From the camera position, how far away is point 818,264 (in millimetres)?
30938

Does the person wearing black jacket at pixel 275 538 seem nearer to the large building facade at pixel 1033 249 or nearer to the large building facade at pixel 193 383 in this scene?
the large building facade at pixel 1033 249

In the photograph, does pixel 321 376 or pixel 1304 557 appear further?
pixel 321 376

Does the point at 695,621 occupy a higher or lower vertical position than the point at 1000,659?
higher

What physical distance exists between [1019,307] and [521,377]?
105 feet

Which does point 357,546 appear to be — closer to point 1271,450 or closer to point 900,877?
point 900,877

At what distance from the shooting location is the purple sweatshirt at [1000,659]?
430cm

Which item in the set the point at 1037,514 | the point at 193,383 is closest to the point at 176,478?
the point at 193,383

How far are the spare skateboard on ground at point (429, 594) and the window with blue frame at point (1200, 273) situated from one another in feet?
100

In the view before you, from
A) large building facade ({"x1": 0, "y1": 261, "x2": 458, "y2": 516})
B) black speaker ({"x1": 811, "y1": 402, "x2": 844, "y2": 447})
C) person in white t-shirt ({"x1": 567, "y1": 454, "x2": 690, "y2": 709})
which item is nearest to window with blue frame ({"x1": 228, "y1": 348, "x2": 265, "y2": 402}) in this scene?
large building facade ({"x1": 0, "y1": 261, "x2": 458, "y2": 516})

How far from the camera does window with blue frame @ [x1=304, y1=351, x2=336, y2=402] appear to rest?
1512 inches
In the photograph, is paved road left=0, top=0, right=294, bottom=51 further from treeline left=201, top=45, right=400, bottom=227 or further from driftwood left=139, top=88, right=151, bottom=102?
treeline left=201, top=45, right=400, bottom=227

::::::::::

Written exercise>
Rewrite all of the records above, putting "blue-framed window" wherever "window with blue frame" appears and keeping everything else the same.

Answer to this problem>
From the camera position, how far away is point 818,264 (in millimetres)?
30938

Does the person wearing black jacket at pixel 275 538 seem nearer to the large building facade at pixel 1033 249 or nearer to the large building facade at pixel 193 383 in this scene?
the large building facade at pixel 1033 249

In the photograph, does pixel 321 376 or pixel 1304 557 appear further?
pixel 321 376

Does the point at 695,621 occupy a higher or lower vertical position than the point at 1000,659?
higher

What physical distance exists between [1019,307] and [521,377]?
105 feet

Which does point 357,546 appear to be — closer to point 1271,450 or closer to point 900,877?
point 900,877

At what distance from the shooting location is the purple sweatshirt at [1000,659]?
430cm

Which item in the set the point at 1037,514 | the point at 193,383 is closest to the point at 176,478?
the point at 193,383

How far are the spare skateboard on ground at point (429, 594) and the blue-framed window at point (1200, 273) situated from one another in feet?
100

In the view before you, from
A) large building facade ({"x1": 0, "y1": 261, "x2": 458, "y2": 516})
B) black speaker ({"x1": 811, "y1": 402, "x2": 844, "y2": 447})
C) person in white t-shirt ({"x1": 567, "y1": 454, "x2": 690, "y2": 709})
which item is nearest to blue-framed window ({"x1": 228, "y1": 348, "x2": 265, "y2": 402}) in this scene?
large building facade ({"x1": 0, "y1": 261, "x2": 458, "y2": 516})

How far from the camera does blue-framed window @ [x1=304, y1=351, x2=336, y2=402] appear to rest?
1512 inches
In the photograph, is paved road left=0, top=0, right=294, bottom=51 further from treeline left=201, top=45, right=400, bottom=227 or further from driftwood left=139, top=88, right=151, bottom=102?
treeline left=201, top=45, right=400, bottom=227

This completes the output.